The tipping point that gun-safety activists long for may not be immediately apparent, but it’s coming. “We’re so inured to this, if any one event can shake us from this slump, maybe a foreign terrorist taking advantage of loopholes,” guessed Matt Bennett with Third Way, an organization that began as Americans for Gun Safety. “That terrible thought has crossed the mind of everybody working on this issue,” Gross agreed.
To help forestall future horrific scenarios, whether they are homegrown or foreign inspired, the Brady Campaign is targeting what it calls “Bad Apple Gun Dealers,” like one on the outskirts of Chicago that they say supplied 1,500 guns used in crimes in Chicago between 2009 and 2013.
Five percent of gun dealers provide nearly 90 percent of the guns involved in criminal behavior. The Brady Campaign is gathering signatures from mayors and governors to demand that Attorney General Loretta Lynch order the Bureau of Alcohol, Tobacco, Firearms and Explosives (ATF), which reports to the Justice Department, to take away the licenses of these “bad apples.”
The problem is that the ATF is cowed by the NRA and by Congress, which provides its funding, plus it’s been leaderless since its former Obama-appointed head resigned after an outcry over the agency’s attempt to ban bullets that can pierce police armor.
This is where political will collides with reality. “We need Loretta Lynch to do her job,” says Gross. “If she wanted to make this a priority, she could; and if the president wanted her to make it a priority, he could.”
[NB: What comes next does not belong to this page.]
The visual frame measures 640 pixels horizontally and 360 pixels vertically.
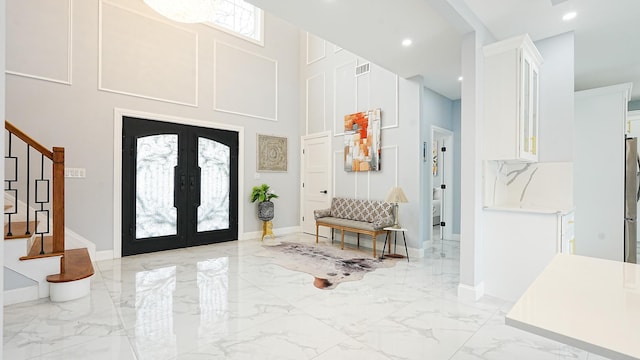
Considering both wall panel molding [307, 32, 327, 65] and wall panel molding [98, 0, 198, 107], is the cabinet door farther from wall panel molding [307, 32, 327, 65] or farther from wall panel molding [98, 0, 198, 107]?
wall panel molding [98, 0, 198, 107]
In the end it comes down to how much political noise people are willing to make over this issue. Next week the Democrats take the stage in Las Vegas for their first debate, and the burden will be on them to say what they would do as president to curb gun violence. Former Maryland Governor Martin O’Malley, a distant third in the polls among Democrats, has adopted as his rallying cry the Brady Campaign goal of cutting gun deaths in half by 2025.
Clinton will remind voters that her husband signed the Brady Bill and an assault weapons ban when he was president. She will gladly highlight her differences with Bernie Sanders, whose record on guns could surprise and confound his liberal supporters. In addition to opposing the original Brady Bill, he voted for the Protection of Lawful Commerce in Arms Act (PLCAA), which protects gun manufacturers from lawsuits and thus absolves them from any responsibility for the product they create. “It’s pure evil,” Gross says of the law.
The legislation had been the NRA’s top priority for some time when President Bush signed it into law in 2005. Sanders explained his vote in a July interview on CNN saying it was a matter of fairness and you wouldn’t “hold a hammer company responsible if somebody beat somebody over the head with a hammer.”
Whether or not we have reached a tipping point in the overall consideration of gun violence, the debate will be joined at the presidential level, and it’s about time.